Во-первых, репетиции начинались часов в одиннадцать вечера, насколько я помню. Насквозь продуваемая Дворцовая площадь и «мягкие» ноябрьские заморозки к этому часу свирипели до состояния Заполярья. Во-вторых, в этих репетициях уже участвовала техника, то есть танки, БТРы, ракетные установки и прочая грохочущая дрянь. Они хоть и были заправлены спиртом (чтобы не загрязнять городской воздух), но чадили все равно отменно. В-третьих, во время прогонов, количество которых было прямо пропорционально всеобщим стараниям и, соответственно, обратно пропорционально настроению начальства — все было как на параде. Это означало, что напряжение все-таки было огромным. А разряжать его было негде, равно как, кстати сказать, и справлять малую нужду. Не говоря уже о большой.

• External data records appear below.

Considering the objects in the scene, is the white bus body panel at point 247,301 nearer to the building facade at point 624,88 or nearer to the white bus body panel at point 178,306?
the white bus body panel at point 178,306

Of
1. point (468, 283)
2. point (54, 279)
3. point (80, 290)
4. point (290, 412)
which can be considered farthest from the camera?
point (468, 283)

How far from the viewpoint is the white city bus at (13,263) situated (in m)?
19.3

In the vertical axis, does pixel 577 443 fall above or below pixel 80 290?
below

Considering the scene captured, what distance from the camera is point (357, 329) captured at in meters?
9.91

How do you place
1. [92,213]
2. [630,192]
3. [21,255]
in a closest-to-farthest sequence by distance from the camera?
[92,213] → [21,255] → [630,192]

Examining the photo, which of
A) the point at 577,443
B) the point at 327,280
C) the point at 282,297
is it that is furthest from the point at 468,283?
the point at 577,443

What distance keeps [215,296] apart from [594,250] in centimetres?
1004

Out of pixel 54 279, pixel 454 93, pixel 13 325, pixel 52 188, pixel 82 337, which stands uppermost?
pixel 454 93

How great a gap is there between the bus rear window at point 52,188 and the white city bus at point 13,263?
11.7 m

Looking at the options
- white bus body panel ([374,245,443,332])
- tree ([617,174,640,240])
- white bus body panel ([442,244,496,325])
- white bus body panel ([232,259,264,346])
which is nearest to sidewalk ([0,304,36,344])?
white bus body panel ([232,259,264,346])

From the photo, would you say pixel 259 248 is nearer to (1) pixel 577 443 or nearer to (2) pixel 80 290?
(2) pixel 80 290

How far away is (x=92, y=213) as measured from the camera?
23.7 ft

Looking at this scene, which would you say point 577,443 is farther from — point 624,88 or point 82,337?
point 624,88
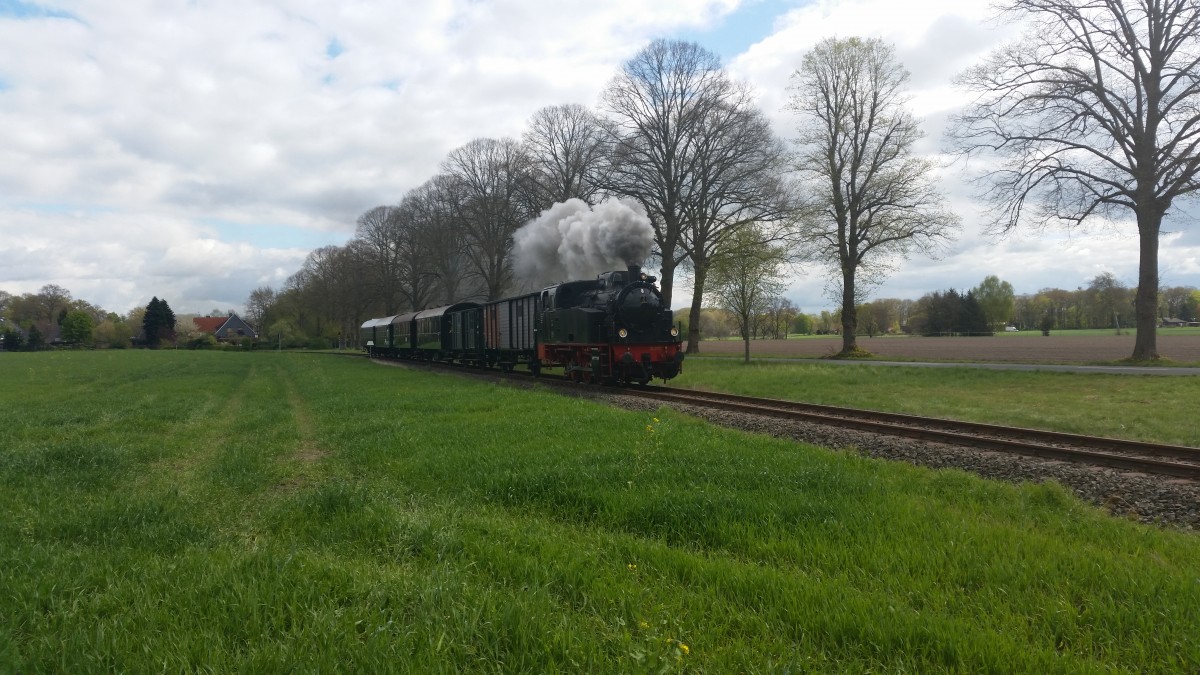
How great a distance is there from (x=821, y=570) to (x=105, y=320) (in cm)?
12148

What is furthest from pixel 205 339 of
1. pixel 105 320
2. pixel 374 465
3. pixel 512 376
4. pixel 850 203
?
pixel 374 465

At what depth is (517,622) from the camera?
330 cm

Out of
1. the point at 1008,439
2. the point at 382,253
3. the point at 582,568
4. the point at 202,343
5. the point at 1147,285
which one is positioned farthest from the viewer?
the point at 202,343

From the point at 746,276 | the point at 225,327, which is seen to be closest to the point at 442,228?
the point at 746,276

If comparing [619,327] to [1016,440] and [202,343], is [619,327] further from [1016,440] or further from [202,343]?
[202,343]

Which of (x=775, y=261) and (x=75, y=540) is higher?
(x=775, y=261)

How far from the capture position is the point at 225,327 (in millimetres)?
115625

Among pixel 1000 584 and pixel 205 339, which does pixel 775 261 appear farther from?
pixel 205 339

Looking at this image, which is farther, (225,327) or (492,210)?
(225,327)

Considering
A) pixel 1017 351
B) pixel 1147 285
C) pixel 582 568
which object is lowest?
pixel 1017 351

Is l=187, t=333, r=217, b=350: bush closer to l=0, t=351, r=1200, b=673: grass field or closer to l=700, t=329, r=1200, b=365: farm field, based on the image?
l=700, t=329, r=1200, b=365: farm field

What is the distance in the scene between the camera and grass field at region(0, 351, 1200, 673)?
3125 mm

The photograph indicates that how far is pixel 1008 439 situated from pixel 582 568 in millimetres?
8436

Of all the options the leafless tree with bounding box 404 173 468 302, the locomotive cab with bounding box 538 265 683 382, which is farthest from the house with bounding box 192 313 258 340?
the locomotive cab with bounding box 538 265 683 382
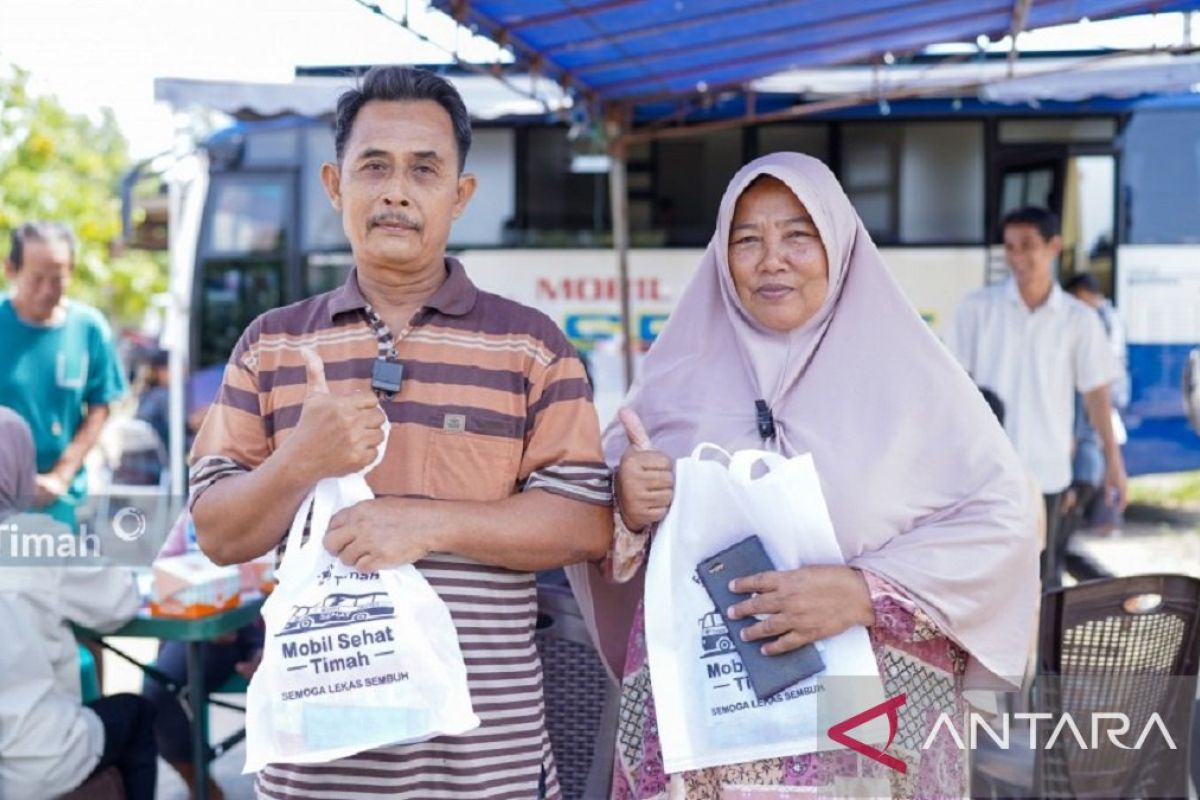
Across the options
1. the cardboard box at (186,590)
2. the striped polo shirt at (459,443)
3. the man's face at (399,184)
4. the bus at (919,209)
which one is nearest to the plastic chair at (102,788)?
the cardboard box at (186,590)

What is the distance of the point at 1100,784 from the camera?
9.23 feet

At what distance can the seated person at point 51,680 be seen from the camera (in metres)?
2.64

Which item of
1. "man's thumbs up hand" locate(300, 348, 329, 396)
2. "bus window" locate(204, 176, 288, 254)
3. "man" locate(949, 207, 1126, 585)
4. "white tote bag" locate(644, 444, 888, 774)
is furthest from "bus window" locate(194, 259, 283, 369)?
"white tote bag" locate(644, 444, 888, 774)

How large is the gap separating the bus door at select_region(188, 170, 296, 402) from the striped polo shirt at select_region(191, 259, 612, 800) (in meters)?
5.99

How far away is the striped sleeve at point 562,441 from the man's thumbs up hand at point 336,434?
250 millimetres

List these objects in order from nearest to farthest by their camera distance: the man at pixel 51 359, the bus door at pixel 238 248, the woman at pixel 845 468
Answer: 1. the woman at pixel 845 468
2. the man at pixel 51 359
3. the bus door at pixel 238 248

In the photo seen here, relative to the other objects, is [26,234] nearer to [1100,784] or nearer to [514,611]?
[514,611]

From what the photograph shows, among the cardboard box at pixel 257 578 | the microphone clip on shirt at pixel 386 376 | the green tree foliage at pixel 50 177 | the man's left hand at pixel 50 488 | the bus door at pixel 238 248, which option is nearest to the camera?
the microphone clip on shirt at pixel 386 376

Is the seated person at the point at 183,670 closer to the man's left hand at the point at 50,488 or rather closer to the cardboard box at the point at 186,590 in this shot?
the cardboard box at the point at 186,590

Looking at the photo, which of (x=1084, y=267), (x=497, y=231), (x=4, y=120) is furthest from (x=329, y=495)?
(x=4, y=120)

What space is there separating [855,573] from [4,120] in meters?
9.41

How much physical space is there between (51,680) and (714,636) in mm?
1749

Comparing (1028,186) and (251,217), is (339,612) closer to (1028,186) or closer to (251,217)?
(251,217)

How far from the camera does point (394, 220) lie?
5.83ft
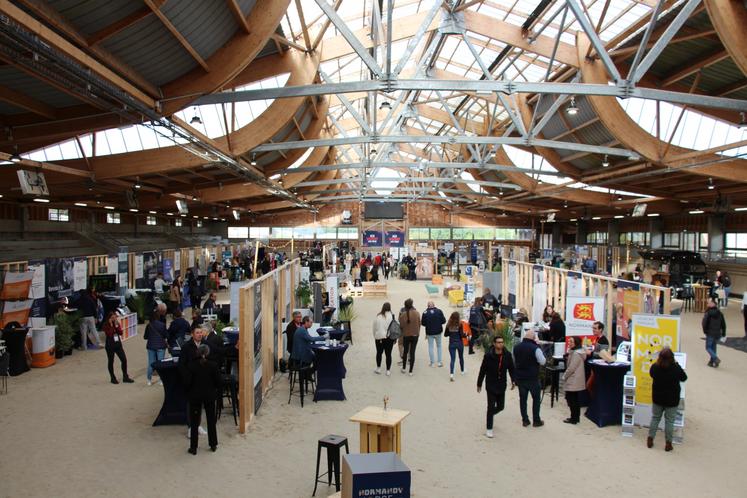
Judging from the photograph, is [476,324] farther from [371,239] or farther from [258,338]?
[371,239]

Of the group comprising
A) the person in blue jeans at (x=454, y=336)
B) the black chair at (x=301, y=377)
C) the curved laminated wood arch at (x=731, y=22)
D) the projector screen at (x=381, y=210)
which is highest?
the curved laminated wood arch at (x=731, y=22)

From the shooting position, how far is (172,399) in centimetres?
688

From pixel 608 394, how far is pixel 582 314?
7.15 feet

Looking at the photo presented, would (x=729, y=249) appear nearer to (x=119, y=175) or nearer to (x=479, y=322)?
(x=479, y=322)

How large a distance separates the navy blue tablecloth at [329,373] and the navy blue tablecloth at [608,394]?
3.45 metres

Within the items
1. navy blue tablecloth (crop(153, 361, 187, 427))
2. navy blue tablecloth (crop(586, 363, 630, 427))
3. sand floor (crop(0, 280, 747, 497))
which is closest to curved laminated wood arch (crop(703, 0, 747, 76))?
navy blue tablecloth (crop(586, 363, 630, 427))

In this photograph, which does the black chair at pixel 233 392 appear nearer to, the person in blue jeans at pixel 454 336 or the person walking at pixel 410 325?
the person walking at pixel 410 325

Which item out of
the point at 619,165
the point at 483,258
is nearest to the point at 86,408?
the point at 619,165

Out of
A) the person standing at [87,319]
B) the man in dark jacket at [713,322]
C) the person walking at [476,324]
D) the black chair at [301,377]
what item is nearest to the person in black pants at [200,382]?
the black chair at [301,377]

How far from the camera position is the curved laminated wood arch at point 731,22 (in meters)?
8.04

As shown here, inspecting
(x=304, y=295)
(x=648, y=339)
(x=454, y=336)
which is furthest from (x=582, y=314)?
(x=304, y=295)

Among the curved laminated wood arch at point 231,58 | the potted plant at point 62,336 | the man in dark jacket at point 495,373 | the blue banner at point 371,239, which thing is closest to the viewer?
the man in dark jacket at point 495,373

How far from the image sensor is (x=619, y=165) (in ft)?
57.0

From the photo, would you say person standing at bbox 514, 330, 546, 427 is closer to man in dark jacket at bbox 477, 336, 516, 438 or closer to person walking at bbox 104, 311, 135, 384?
man in dark jacket at bbox 477, 336, 516, 438
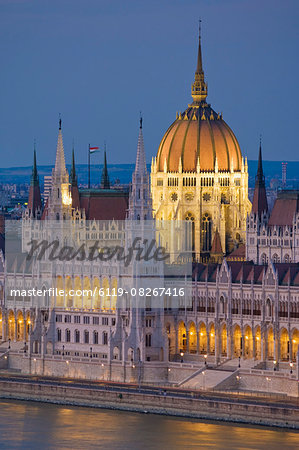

Конечно, неподалеку от Дворцовой площади есть общественный туалет — на набережной Мойки, за углом. Но как, скажите, измерзшемуся участнику торжественного парада, посвященного такой-то годовщине Великой Октябрьской социалистической революции выйти, например, из строя? Ради чего бы то ни было? То-то.
К тому же только военные музыканты после команды «вольно!» начинают разбредаться, как пионеры после линейки, закуривают и чуть ли не садятся на брусчатку отдохнуть. А нормальные военнослужащие, между прочим, только ставят приклады рядом с сапогом да слегка сгибают левую ногу в колене. А в перерывах между прогонами все участники парада стоят в строю. Опять же кроме нахальных оркестрантов, на которых командование давно махнуло рукой.
Итак, проблему туалетов в оркестровом полку решали просто и нагло. Несколько человек собирались в кучку и, прикрываясь шинелями от стоящего на трибуне начальства, отливали прямо в центре исторической революционной святыни, как какие-нибудь лошади, днем возящие по ней туристов.
А в морском батальоне вообще не церемонились. Служил тогда в оркестре Военно-морской академии один слабоумный юноша — Саша Велучка, по прозвищу Веля. Играл он третью валторну, был штатным придурком и терпеливо сносил издевательства и жестокие шутки как на срочной, так и на сверхсрочной службе. Этот Веля первым придумал способ сходить до ветру абсолютно безопасно, а потом еще и додумался получать от этого прибыль.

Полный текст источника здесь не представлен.